___ SOURCE RECORDS ___
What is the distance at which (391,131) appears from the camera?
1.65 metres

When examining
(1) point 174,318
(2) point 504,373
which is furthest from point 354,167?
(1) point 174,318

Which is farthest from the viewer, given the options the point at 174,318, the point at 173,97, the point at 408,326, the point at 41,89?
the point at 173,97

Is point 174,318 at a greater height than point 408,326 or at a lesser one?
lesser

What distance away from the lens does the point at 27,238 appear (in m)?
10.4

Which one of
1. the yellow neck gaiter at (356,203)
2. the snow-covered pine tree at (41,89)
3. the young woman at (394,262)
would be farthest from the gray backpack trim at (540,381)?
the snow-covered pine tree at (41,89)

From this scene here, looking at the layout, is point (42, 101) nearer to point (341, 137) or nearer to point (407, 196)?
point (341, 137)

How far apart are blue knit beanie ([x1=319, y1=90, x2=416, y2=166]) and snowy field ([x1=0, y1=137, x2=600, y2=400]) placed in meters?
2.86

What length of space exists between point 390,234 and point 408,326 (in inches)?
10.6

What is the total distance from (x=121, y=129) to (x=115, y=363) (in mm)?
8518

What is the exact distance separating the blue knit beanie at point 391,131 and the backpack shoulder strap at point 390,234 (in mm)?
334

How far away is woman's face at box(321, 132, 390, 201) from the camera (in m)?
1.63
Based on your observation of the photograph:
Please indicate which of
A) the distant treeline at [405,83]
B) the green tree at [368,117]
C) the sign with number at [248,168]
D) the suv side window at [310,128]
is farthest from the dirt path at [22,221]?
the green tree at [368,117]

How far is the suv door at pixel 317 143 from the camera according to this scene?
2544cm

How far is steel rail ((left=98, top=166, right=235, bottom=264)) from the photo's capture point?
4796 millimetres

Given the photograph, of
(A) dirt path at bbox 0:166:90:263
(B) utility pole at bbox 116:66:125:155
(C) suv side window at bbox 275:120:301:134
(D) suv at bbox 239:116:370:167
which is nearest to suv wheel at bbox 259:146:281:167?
___
◆ **SET PROBLEM**
Can you reproduce the entries above with "blue knit beanie" renamed to "blue wool hat" everywhere and nothing else changed?

◆ **EXERCISE RESULT**
What is the distance at which (391,131) appears from the camera?
1.65 metres

When examining
(1) point 174,318
(2) point 504,373
which is furthest from point 354,167?
(1) point 174,318

Which is farthest from the viewer, given the options the point at 174,318, the point at 173,97, the point at 408,326, the point at 41,89?
the point at 173,97

Is point 174,318 at a greater height than point 408,326 or at a lesser one?
lesser

What distance away from the lens does the point at 27,238 appear (in m)?
10.4

Which one of
1. the yellow neck gaiter at (356,203)
2. the snow-covered pine tree at (41,89)
3. the young woman at (394,262)
would be farthest from the gray backpack trim at (540,381)?
the snow-covered pine tree at (41,89)

From this scene here, looking at the layout, is point (42, 101) nearer to point (341, 137) or nearer to point (407, 196)?
point (341, 137)

How far apart are blue wool hat ([x1=319, y1=90, x2=416, y2=166]) and snowy field ([x1=0, y1=137, x2=600, y2=400]) placed in meters?
2.86

What length of space exists between point 390,234 and point 408,326 (in inches)?
10.6

What is the total distance from (x=121, y=129) to (x=115, y=363) (in mm)?
8518

What is the exact distance separating the blue wool hat at point 391,131 and the backpack shoulder strap at point 390,234 (in mm)?
334

How far away is woman's face at box(321, 132, 390, 201) from the camera (in m)?
1.63
Based on your observation of the photograph:
Please indicate which of
A) the distant treeline at [405,83]
B) the green tree at [368,117]
C) the sign with number at [248,168]
D) the suv side window at [310,128]
is farthest from the dirt path at [22,221]?
the green tree at [368,117]

How far is the suv door at pixel 317 143 from the camera according to this scene?
2544cm

How far is steel rail ((left=98, top=166, right=235, bottom=264)) from the photo's capture point?
4796 millimetres

Given the photograph, of
(A) dirt path at bbox 0:166:90:263
(B) utility pole at bbox 116:66:125:155
(C) suv side window at bbox 275:120:301:134
(D) suv at bbox 239:116:370:167
which is nearest to suv wheel at bbox 259:146:281:167?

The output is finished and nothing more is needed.